It’s not as exciting as running with the bulls in Pamplona, Spain. It doesn’t have the high seriousness of a religious procession (or a funeral march) in Italy. And it certainly doesn’t have the polished professionalism of a North American event like the Rose Bowl parade in California.
But the Sunday parade in Daglan is unique, wacky, involving and fun — certainly the highlight of our annual four-day Fête de la Saint Louis. Much of the community is involved behind the scenes, and the parade attracts not only the locals but tourists from all over. A Belgian couple we met this past weekend said they had never seen anything like it, anywhere in Europe.
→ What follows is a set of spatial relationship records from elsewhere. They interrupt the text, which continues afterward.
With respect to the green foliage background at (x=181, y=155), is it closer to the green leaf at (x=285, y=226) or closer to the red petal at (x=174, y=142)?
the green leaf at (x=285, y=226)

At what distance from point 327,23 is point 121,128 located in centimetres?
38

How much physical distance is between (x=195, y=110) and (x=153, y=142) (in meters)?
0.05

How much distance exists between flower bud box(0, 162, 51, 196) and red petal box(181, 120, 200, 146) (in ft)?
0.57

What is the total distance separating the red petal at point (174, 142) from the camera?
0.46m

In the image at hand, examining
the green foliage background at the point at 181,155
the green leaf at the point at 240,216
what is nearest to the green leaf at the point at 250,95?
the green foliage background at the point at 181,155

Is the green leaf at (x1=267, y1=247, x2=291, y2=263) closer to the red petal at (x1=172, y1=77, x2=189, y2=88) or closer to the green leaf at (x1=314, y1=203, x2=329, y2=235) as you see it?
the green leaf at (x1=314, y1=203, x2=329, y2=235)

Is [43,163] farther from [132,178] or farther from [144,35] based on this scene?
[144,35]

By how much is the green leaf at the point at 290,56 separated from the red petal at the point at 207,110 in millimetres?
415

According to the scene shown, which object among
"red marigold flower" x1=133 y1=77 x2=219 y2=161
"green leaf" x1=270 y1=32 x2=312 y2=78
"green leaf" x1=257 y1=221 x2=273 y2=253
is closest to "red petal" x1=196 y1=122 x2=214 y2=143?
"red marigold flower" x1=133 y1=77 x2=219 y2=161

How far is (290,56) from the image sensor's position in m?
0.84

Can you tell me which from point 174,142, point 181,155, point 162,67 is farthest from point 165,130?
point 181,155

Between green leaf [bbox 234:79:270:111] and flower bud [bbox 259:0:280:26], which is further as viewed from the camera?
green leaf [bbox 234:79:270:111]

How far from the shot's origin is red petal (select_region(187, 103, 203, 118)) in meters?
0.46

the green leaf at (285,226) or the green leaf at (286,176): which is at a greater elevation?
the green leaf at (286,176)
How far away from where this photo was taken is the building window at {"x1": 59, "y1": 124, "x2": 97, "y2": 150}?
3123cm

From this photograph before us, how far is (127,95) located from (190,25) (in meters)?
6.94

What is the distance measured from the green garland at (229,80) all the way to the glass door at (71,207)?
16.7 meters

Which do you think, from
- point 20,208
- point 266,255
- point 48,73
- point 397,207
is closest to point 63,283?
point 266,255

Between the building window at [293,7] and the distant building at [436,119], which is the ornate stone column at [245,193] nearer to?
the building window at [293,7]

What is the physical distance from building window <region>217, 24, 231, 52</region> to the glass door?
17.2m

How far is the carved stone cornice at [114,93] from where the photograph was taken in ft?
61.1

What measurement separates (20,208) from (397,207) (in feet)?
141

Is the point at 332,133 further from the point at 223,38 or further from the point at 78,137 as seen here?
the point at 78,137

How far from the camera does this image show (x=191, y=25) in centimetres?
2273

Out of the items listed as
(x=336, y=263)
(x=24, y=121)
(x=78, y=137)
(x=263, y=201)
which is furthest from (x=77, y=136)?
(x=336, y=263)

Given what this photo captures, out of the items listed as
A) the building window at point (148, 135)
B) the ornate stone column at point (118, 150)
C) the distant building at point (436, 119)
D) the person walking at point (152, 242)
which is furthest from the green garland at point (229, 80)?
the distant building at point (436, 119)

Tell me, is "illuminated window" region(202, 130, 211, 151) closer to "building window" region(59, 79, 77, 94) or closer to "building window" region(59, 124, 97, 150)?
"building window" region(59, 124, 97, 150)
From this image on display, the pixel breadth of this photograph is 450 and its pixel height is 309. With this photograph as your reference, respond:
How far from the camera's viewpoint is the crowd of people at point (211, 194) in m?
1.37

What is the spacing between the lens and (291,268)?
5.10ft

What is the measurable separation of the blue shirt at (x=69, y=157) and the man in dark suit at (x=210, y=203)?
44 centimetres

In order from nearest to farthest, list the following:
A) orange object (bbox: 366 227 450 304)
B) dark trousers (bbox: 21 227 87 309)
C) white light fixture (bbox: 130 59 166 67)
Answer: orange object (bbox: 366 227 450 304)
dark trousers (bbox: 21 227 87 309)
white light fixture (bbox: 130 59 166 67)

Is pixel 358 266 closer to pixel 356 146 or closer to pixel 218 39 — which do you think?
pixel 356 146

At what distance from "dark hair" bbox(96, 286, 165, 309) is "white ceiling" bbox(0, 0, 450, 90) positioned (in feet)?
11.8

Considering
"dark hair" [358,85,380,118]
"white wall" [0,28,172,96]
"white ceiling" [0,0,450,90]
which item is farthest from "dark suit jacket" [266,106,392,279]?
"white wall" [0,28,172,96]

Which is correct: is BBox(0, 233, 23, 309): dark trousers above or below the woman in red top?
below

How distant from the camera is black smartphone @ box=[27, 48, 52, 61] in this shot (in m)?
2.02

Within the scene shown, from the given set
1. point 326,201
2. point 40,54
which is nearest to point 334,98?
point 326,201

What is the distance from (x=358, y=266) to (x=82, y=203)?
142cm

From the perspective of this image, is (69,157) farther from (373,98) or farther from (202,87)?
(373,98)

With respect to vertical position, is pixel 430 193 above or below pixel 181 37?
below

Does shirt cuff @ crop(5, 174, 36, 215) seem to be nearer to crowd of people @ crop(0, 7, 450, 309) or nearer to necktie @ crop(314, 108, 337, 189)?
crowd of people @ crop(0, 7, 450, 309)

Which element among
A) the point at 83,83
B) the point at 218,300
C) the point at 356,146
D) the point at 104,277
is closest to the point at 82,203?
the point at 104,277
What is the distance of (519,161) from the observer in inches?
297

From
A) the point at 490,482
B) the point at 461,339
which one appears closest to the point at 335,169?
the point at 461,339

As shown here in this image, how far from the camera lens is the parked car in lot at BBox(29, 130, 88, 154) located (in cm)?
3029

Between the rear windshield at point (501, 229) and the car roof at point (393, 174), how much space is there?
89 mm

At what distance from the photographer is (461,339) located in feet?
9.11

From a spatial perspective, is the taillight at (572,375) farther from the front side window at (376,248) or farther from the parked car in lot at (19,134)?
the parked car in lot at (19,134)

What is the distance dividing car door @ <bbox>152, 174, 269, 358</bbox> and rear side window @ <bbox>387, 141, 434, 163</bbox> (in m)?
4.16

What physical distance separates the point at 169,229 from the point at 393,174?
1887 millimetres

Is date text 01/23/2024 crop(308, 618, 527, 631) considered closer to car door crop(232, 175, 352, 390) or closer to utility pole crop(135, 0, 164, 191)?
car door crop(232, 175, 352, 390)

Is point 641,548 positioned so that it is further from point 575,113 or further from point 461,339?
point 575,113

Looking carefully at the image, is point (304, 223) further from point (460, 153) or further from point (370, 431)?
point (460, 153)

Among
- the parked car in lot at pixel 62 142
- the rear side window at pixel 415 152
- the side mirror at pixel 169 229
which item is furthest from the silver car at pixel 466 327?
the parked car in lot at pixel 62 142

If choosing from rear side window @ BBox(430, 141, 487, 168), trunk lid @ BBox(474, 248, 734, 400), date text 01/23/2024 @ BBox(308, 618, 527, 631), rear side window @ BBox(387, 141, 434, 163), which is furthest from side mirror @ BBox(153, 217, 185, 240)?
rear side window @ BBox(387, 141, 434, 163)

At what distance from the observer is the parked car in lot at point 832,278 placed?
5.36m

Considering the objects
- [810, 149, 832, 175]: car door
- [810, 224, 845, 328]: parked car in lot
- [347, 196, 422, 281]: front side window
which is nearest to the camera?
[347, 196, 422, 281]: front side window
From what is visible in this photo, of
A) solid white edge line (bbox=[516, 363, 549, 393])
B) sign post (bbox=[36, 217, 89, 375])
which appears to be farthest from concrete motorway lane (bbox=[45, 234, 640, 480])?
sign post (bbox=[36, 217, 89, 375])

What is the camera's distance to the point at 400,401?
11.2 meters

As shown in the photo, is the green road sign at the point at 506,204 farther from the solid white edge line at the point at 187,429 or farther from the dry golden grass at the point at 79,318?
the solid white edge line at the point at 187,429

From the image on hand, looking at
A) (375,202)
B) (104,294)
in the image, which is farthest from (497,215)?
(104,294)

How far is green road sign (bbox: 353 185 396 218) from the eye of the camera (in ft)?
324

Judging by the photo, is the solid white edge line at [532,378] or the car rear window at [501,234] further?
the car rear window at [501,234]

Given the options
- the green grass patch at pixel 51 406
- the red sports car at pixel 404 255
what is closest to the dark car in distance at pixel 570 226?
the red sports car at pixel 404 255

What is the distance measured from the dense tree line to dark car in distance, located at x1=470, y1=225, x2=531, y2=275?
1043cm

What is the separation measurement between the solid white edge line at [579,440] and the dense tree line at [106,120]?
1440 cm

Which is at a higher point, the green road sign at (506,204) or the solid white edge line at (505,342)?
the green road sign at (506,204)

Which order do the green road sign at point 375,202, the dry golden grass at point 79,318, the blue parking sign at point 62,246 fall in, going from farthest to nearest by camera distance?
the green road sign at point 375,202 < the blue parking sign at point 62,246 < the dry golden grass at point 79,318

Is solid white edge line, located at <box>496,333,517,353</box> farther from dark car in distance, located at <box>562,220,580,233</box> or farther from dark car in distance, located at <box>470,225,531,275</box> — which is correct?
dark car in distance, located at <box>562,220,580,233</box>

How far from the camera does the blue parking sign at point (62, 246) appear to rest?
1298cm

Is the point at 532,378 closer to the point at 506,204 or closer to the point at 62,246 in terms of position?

So here’s a look at some of the entries in this year’s parade, where the theme was les civilisations.
I begin with the obvious — the marching band at the front of the parade:
I suspected that at least one entry would feature the Roman Empire, and of course that entry appeared near the front of the parade, like this:
A small African village scene was part of the action, and perhaps the best part of this float were the two chickens that were pecking away in front of the mud hut (it appeared that no poultry was harmed in the making of this float):
As the African entry passed, I spotted a leopard up in the tree at the rear of the float. I’m confident it was just a stuffed toy, but take a close look:
The Chinese float was notable because of the young people on it, who busily sprayed the crowd with water. Ancient Chinese tradition? Not sure, but here’s the float:
My favourite entry in the parade was this Viking ship:
And here’s a closer look at some of the Vikings in the boat:
The Native American civilization was another group represented, and here’s that entry:
La Gaul was another entry, representing the region that has become the France we know and love. Here’s one of the Gauloise (or is that a cigarette?) on the float:
Aside from the Roman Empire, Ancient Egypt simply had to be part of our parade, and of course it was. Here comes the Egyptian entry, pulled by slaves (including one who looked a fair bit like Dustin Hoffman) and led by a credible Pharaoh:
On closer inspection, Pharaoh turned out to be Pascal Dussol, Daglan’s popular Mayor. (Last year, he was the Michelin Man in the parade, when the theme was the history of the automobile.) Here he is with a couple of Daglanaise, including my wife Jan, in the striped shirt:
It is notable that the parade actually makes two passes through the village on Sunday afternoon — one time going north (towards St. Cybranet) and the other returning to the south (towards St. Pompon). The difference seems to be a slight increase in the wackiness quotient, possibly caused by the ingestion of beer along the way. As just one example, here’s a Viking who has decided to ride on the front of the tractor pulling his boat:
How can the parade organizers possibly come up with a grander theme than Civilization? I have no idea. But just wait until next year.